For shop owner Michael Kleinman the display was both an advertisement and an artistic statement. Mr. Kleinman runs a chain of funky gift and novelty shops and has positioned similar bent-metal masterpieces out front of each. The San Marcos wreck was adorned with the work of two local painters and included the helpful reminder: “make love not war.”
The problem is city officials in San Marcos just weren’t feeling it. To them the Olds 88 looked like just another broken-down car, which put Kleinman in violation of the city’s junked vehicle ordinance.
A local judge ordered the Olds 88 removed.
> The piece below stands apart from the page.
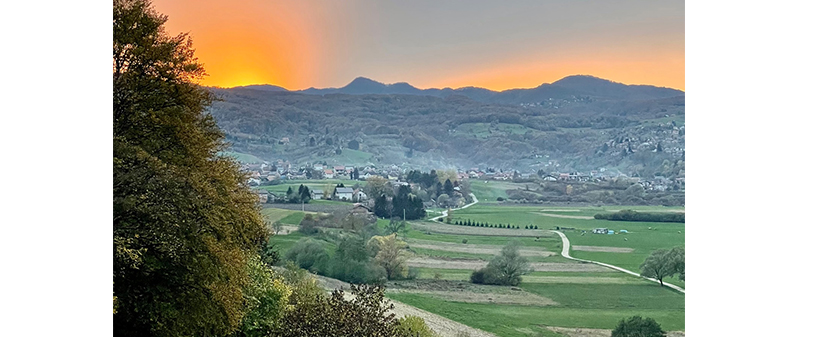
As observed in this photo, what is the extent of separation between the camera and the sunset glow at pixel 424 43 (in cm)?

Kleinman sued, claiming the protection of the First Amendment.
The case went to federal court, then to the Fifth US Circuit Court of Appeals.
She noted that the court had established that certain forms of art (painting by Jackson Pollock, music of Arnold Shonberg, or Jabberwocky verse of Lewis Carroll) are “unquestionably shielded” by the First Amendment.
But Jones went on to note that the high court was referring “solely to great works of art.”
"Irrespective of the intentions of its creators,” Jones said, “the [Olds 88] car-planter is a utilitarian device, an advertisement, and ultimately a ‘junked vehicle.’ “
Kleinman and his lawyers disagreed. “The First Amendment’s protection of artistic expression is not limited to ‘great works of art’ by famous artists,” they said in their appeal to the US Supreme Court.
Kleinman and his lawyers filed their appeal over the summer. On Monday, the Supreme Court announced that it would not hear the case. The justices offered no explanation.
The action leaves the appeals court ruling in place and means that if Kleinman wants to keep the Olds 88 bent-metal masterpiece, he must move the display indoors or behind a high fence.